## Data extract

■ ■ ■

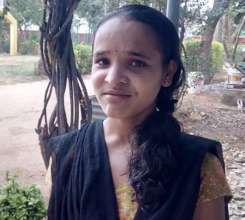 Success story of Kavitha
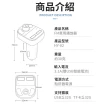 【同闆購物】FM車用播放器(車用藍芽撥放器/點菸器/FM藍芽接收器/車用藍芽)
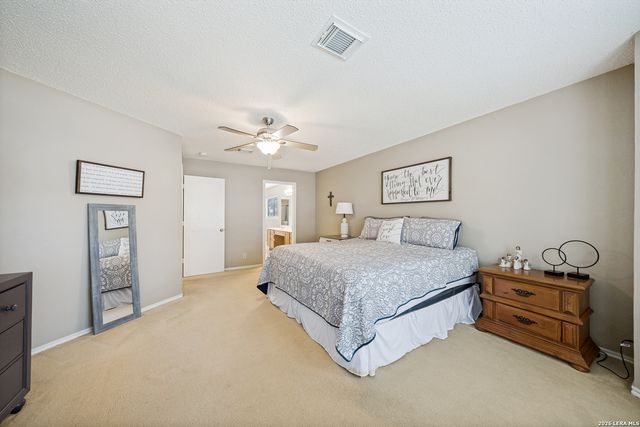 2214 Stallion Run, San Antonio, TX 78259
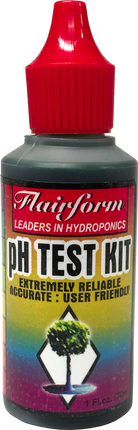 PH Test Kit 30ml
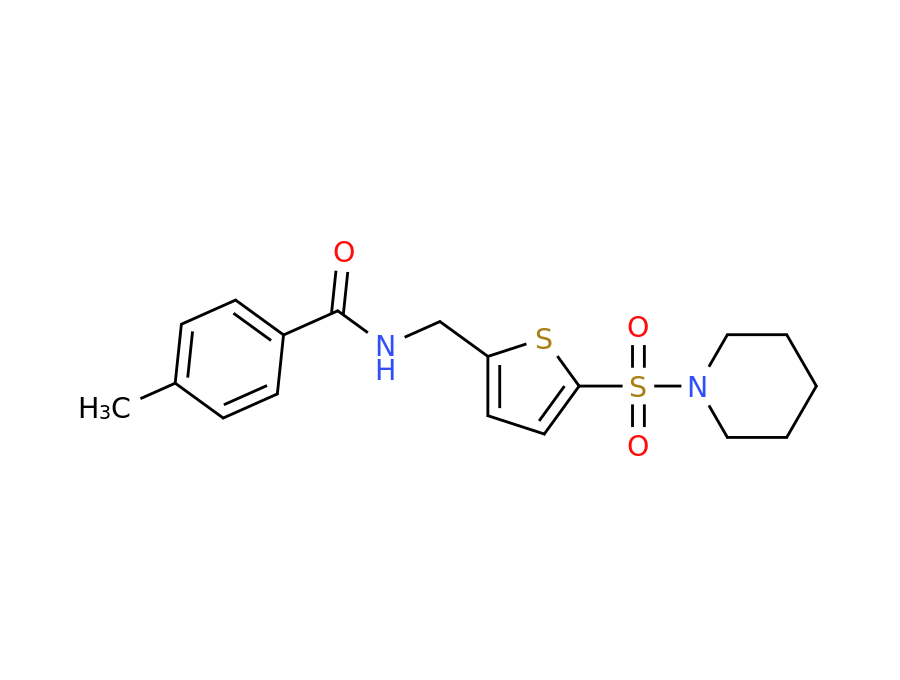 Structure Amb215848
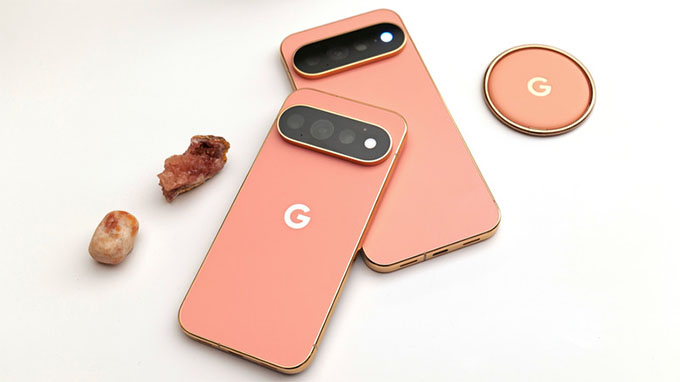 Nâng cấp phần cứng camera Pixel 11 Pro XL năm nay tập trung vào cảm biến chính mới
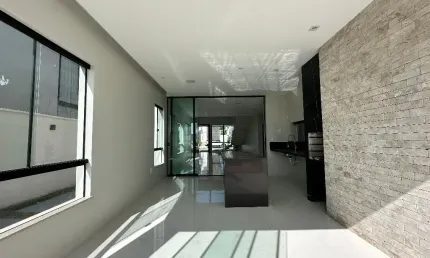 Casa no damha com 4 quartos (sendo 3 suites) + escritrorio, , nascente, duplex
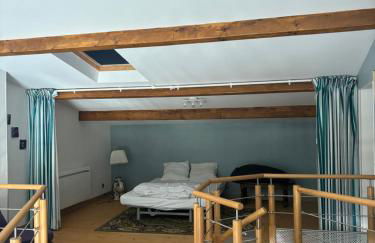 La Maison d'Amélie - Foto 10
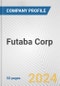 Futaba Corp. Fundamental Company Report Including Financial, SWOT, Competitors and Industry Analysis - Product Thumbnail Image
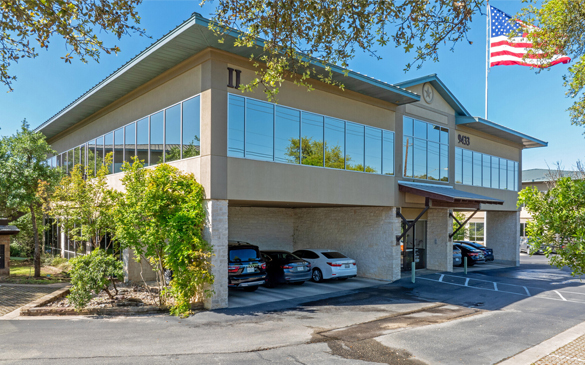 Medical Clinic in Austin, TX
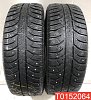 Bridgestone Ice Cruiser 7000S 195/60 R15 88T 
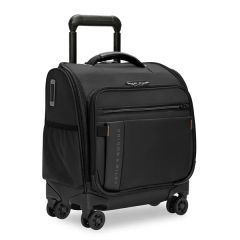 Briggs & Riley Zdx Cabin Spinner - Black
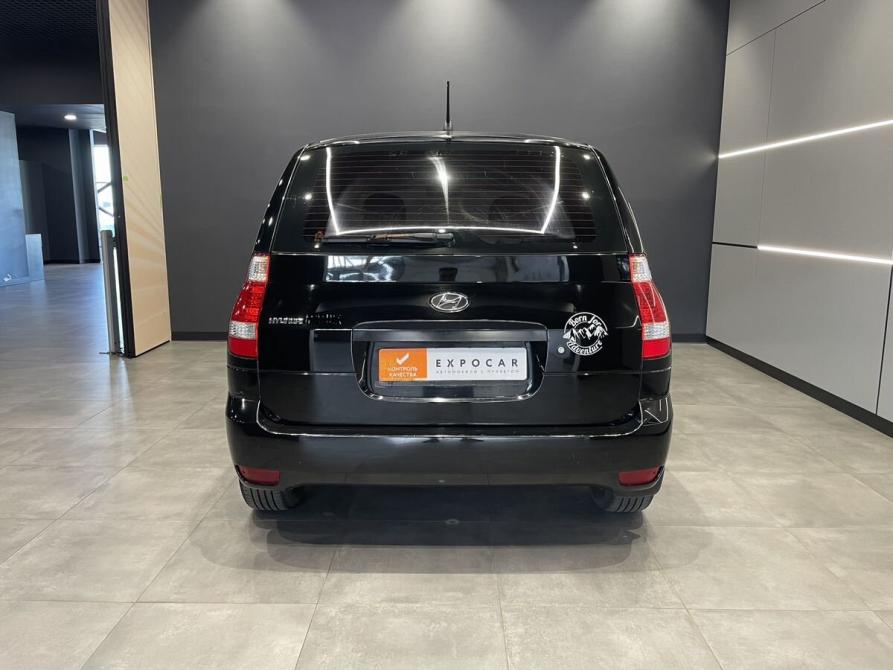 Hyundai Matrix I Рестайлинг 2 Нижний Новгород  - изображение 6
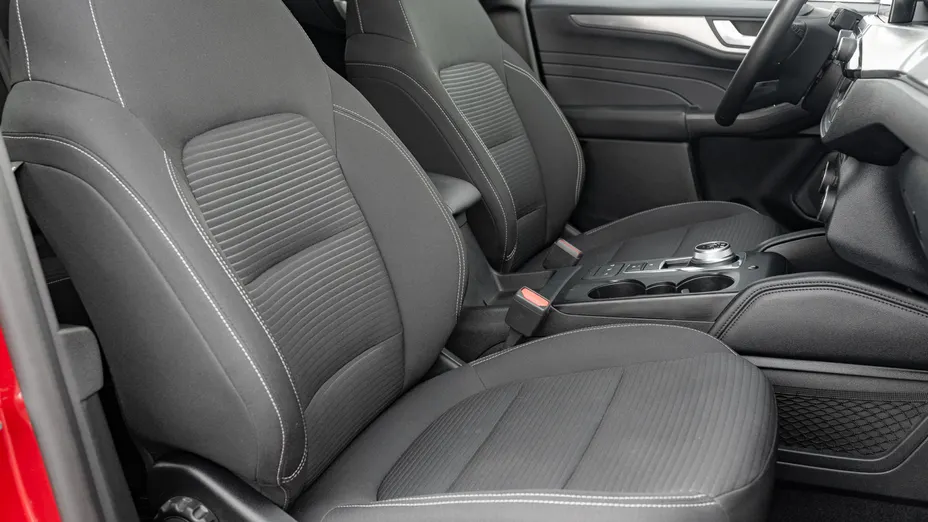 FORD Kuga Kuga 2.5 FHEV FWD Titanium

■ ■ ■

## Activity
Copy the text of all fourteen records above, character for character, and leave the pictures out.

## Finished exercise
 Success story of Kavitha
 【同闆購物】FM車用播放器(車用藍芽撥放器/點菸器/FM藍芽接收器/車用藍芽)
 2214 Stallion Run, San Antonio, TX 78259
 PH Test Kit 30ml
 Structure Amb215848
 Nâng cấp phần cứng camera Pixel 11 Pro XL năm nay tập trung vào cảm biến chính mới
 Casa no damha com 4 quartos (sendo 3 suites) + escritrorio, , nascente, duplex
 La Maison d'Amélie - Foto 10
 Futaba Corp. Fundamental Company Report Including Financial, SWOT, Competitors and Industry Analysis - Product Thumbnail Image
 Medical Clinic in Austin, TX
 Bridgestone Ice Cruiser 7000S 195/60 R15 88T 
 Briggs & Riley Zdx Cabin Spinner - Black
 Hyundai Matrix I Рестайлинг 2 Нижний Новгород  - изображение 6
 FORD Kuga Kuga 2.5 FHEV FWD Titanium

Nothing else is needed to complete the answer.